#### EXERCISE AIM:
Lines with the word "variance" are the answer; copy each of them from the data below.

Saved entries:
+ + +
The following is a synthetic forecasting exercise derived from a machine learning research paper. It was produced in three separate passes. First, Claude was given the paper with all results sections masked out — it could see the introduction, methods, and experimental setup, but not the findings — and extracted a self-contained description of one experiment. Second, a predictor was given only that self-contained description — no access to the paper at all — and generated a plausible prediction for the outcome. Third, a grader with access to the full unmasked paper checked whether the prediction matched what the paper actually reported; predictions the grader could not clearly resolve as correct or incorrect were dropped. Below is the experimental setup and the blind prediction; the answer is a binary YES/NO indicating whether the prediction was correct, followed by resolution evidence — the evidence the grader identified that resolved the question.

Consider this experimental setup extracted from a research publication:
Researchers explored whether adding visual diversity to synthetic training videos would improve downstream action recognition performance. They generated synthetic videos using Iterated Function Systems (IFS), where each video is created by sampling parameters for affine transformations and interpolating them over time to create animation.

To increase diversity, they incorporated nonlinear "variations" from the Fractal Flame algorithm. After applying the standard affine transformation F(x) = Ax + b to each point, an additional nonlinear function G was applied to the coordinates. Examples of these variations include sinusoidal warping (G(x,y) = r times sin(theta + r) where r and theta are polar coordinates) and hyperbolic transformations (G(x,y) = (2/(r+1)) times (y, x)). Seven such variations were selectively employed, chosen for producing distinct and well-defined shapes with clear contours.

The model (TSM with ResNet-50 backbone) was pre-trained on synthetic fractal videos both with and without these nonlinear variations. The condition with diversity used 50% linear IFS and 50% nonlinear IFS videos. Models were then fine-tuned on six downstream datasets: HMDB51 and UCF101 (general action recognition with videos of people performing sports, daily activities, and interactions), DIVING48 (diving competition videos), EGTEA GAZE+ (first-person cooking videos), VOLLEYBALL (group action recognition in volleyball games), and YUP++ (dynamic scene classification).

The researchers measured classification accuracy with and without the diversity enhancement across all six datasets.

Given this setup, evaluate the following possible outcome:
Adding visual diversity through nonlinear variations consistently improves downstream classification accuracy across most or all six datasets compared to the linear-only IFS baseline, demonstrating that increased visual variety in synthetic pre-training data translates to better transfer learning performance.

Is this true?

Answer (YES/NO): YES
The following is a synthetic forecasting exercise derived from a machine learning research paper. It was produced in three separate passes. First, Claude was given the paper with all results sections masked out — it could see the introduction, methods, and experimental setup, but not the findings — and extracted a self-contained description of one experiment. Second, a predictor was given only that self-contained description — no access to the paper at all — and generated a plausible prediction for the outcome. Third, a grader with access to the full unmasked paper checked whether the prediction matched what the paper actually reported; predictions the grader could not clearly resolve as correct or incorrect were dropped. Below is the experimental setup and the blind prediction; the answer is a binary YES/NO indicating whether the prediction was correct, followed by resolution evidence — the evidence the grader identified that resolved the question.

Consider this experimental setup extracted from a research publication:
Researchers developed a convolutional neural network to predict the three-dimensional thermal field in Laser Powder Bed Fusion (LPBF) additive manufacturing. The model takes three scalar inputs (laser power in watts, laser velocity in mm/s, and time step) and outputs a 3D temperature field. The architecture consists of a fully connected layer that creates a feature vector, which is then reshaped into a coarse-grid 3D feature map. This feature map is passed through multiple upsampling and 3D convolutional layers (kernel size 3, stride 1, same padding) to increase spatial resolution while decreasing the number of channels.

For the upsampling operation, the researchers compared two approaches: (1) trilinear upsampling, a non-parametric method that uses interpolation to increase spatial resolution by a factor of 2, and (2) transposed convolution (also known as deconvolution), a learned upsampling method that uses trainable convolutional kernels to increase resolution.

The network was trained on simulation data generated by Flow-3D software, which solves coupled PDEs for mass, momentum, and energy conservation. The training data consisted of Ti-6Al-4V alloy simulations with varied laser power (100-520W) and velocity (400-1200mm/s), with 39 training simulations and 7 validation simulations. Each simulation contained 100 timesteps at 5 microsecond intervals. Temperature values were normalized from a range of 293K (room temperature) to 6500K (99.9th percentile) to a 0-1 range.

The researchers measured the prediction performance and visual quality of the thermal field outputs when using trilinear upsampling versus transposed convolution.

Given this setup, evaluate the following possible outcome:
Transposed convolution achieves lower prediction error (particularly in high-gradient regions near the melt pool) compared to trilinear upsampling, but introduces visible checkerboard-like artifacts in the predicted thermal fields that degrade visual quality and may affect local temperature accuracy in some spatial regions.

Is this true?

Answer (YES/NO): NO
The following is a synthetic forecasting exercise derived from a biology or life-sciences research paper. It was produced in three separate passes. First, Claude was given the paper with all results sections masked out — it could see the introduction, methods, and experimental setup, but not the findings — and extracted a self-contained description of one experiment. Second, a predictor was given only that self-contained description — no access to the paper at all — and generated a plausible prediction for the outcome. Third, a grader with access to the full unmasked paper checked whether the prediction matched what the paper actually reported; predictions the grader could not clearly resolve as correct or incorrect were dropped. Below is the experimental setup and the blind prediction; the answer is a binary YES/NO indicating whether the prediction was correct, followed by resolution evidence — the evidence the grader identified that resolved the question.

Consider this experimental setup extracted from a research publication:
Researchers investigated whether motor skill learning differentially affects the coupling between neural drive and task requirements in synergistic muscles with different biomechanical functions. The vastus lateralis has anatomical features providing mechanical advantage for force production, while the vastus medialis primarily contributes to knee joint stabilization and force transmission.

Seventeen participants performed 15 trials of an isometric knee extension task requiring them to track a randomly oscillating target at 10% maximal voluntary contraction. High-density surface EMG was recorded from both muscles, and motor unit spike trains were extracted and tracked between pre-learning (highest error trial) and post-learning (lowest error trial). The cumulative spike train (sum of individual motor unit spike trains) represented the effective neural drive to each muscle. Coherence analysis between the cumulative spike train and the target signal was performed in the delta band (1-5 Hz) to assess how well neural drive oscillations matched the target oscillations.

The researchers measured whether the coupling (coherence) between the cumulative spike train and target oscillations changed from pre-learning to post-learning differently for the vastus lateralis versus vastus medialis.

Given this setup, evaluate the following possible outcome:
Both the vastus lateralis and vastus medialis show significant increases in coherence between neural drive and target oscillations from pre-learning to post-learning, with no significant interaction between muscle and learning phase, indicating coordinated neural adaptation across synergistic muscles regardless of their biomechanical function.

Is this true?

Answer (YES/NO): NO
+ + +
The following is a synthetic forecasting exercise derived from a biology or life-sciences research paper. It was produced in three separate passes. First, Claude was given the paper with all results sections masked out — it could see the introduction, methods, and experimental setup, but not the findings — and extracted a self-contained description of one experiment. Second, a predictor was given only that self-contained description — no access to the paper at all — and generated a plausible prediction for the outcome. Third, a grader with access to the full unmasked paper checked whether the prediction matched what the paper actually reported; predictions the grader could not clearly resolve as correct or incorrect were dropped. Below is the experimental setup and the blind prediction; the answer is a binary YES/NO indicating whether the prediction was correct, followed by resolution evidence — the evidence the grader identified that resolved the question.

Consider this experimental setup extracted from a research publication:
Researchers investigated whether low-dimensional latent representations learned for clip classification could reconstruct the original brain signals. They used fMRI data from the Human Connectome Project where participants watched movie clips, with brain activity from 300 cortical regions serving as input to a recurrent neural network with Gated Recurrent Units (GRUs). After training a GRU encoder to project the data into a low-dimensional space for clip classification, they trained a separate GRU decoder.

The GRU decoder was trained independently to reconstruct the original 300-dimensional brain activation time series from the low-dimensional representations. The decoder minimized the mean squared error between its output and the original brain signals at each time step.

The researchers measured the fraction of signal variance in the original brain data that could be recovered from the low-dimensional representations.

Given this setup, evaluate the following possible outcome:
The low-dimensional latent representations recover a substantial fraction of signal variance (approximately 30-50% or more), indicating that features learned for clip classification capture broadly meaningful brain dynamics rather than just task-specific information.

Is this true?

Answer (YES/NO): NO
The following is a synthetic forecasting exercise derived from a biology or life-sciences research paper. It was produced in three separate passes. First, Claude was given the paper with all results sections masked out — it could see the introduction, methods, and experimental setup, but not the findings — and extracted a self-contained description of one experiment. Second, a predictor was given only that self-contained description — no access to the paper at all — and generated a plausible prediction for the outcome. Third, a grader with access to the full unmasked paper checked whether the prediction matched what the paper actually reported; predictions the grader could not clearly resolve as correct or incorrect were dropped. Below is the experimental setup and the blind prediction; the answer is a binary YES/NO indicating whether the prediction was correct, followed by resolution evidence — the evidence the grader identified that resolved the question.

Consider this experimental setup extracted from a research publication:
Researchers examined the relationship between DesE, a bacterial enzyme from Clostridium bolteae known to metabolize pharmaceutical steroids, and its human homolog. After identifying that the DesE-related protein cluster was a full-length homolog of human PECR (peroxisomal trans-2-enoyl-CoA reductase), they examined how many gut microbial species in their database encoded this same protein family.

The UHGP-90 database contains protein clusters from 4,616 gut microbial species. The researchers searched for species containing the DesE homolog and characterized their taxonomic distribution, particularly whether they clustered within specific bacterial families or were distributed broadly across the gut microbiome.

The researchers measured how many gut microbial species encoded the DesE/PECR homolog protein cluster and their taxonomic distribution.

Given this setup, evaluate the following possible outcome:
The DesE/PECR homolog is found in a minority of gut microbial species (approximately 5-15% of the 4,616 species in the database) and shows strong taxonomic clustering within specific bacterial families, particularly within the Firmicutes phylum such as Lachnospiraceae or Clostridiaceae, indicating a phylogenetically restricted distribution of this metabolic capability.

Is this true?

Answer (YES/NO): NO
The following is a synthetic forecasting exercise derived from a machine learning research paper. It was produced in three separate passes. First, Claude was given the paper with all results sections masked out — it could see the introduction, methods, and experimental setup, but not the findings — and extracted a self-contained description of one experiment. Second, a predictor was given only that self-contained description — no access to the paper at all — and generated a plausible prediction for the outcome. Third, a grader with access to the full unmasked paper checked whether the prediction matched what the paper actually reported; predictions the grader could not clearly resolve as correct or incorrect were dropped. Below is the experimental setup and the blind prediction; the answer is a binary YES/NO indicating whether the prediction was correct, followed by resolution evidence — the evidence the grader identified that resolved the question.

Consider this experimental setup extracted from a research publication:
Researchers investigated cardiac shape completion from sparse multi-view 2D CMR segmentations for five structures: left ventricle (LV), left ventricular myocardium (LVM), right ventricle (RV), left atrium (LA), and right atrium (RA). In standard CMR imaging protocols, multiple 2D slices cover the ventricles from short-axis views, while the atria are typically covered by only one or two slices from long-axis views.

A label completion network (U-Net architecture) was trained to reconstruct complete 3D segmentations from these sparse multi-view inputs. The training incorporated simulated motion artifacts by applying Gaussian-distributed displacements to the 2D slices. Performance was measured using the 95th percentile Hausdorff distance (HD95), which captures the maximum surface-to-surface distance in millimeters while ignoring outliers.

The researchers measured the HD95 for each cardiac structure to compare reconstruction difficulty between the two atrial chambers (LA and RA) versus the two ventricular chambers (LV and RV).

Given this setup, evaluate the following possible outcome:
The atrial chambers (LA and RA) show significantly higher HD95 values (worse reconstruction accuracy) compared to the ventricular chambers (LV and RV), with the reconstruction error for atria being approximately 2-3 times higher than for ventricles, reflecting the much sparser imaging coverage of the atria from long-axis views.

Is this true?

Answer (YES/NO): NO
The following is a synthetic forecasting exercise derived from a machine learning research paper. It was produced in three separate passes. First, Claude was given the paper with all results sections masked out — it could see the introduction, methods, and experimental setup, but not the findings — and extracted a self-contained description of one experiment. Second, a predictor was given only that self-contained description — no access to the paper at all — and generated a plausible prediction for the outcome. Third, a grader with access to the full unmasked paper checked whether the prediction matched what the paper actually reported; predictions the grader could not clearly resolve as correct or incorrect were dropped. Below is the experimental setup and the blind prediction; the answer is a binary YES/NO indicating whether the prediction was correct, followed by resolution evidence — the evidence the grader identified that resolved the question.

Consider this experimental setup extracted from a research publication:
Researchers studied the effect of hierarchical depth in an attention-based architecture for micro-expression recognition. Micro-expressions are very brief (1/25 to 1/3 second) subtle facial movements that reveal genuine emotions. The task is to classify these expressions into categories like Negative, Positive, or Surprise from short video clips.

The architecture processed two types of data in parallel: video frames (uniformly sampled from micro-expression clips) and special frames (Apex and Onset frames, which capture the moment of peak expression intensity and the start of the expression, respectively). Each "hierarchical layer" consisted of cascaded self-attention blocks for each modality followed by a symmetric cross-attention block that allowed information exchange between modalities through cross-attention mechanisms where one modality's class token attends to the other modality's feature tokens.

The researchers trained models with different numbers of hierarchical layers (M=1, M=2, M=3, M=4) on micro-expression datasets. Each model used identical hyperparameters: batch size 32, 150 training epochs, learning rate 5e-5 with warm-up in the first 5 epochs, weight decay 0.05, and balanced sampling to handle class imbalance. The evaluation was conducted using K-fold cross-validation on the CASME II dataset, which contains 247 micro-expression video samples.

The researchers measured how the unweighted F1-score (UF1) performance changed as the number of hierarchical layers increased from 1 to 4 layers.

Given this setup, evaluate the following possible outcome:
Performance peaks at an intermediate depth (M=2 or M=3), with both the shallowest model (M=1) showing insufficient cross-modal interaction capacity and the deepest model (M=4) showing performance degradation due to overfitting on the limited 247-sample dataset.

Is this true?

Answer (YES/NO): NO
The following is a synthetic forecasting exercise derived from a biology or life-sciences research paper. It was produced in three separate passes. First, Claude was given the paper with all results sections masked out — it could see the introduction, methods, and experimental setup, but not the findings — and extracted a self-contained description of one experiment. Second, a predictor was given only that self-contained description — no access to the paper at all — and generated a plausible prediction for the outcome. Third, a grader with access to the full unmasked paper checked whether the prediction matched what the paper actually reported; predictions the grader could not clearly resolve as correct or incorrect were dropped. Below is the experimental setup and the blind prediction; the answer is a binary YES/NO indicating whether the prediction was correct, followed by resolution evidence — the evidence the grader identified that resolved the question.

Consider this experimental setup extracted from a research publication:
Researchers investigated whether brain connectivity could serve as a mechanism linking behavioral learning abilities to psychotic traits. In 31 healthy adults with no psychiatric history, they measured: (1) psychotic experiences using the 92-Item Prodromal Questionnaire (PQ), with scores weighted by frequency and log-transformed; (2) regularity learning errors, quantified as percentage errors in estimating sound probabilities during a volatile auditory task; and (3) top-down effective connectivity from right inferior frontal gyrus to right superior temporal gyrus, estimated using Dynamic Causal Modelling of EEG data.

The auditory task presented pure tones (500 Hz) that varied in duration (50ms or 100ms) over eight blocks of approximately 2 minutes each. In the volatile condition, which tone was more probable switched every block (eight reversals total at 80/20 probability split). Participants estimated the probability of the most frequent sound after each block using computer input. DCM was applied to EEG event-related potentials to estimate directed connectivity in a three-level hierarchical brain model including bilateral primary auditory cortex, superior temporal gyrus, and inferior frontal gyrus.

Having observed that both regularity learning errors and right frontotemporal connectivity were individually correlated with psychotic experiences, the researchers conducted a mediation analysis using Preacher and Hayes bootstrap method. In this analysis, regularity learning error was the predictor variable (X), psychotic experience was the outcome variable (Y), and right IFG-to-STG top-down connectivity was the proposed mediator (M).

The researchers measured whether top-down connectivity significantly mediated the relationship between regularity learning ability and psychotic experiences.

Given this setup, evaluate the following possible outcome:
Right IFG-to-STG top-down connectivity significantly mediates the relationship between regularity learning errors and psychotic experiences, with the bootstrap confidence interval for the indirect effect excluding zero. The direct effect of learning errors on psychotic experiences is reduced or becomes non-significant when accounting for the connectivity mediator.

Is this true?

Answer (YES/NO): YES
+ + +
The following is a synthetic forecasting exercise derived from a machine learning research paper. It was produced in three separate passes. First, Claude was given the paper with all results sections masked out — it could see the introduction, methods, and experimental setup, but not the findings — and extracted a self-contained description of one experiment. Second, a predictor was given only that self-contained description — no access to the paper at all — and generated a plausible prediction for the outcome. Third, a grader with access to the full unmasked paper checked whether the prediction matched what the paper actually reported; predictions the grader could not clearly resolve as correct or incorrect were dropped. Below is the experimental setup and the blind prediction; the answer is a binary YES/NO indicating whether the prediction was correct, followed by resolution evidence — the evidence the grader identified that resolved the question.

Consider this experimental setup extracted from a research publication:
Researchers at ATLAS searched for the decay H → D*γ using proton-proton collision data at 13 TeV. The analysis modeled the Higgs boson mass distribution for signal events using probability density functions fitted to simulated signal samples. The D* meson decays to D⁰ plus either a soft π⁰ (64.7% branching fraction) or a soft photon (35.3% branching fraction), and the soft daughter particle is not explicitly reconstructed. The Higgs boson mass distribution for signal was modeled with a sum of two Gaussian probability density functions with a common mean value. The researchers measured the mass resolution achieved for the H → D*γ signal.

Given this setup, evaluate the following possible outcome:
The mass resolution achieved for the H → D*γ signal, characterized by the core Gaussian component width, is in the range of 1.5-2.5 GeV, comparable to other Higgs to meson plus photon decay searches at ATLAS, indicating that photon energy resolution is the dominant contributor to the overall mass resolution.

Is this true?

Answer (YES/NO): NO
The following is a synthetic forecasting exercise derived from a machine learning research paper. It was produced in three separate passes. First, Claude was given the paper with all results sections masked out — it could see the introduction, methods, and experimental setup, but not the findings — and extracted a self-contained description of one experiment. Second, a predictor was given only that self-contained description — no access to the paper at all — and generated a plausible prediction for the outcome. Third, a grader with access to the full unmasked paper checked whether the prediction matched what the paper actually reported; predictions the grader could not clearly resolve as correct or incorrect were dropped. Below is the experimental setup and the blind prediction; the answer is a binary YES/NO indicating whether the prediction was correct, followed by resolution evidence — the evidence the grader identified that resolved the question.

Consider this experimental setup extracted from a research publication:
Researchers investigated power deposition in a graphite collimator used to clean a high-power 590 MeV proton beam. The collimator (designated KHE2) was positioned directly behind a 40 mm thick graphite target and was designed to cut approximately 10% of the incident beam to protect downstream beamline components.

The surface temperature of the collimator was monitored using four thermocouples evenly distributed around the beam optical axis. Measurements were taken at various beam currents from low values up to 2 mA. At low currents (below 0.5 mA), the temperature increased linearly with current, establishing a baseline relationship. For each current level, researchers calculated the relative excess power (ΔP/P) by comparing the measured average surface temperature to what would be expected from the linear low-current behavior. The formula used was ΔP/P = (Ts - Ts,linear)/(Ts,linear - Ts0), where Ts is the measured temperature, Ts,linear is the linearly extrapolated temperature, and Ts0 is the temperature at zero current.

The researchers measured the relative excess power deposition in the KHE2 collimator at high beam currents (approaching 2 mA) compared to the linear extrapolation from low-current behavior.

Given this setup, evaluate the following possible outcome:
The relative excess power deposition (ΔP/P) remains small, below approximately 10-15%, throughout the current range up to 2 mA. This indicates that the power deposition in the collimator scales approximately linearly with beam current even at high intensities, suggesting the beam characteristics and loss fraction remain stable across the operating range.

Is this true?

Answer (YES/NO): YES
+ + +
#### FINAL ANSWER:
The researchers measured the fraction of signal variance in the original brain data that could be recovered from the low-dimensional representations.
The low-dimensional latent representations recover a substantial fraction of signal variance (approximately 30-50% or more), indicating that features learned for clip classification capture broadly meaningful brain dynamics rather than just task-specific information.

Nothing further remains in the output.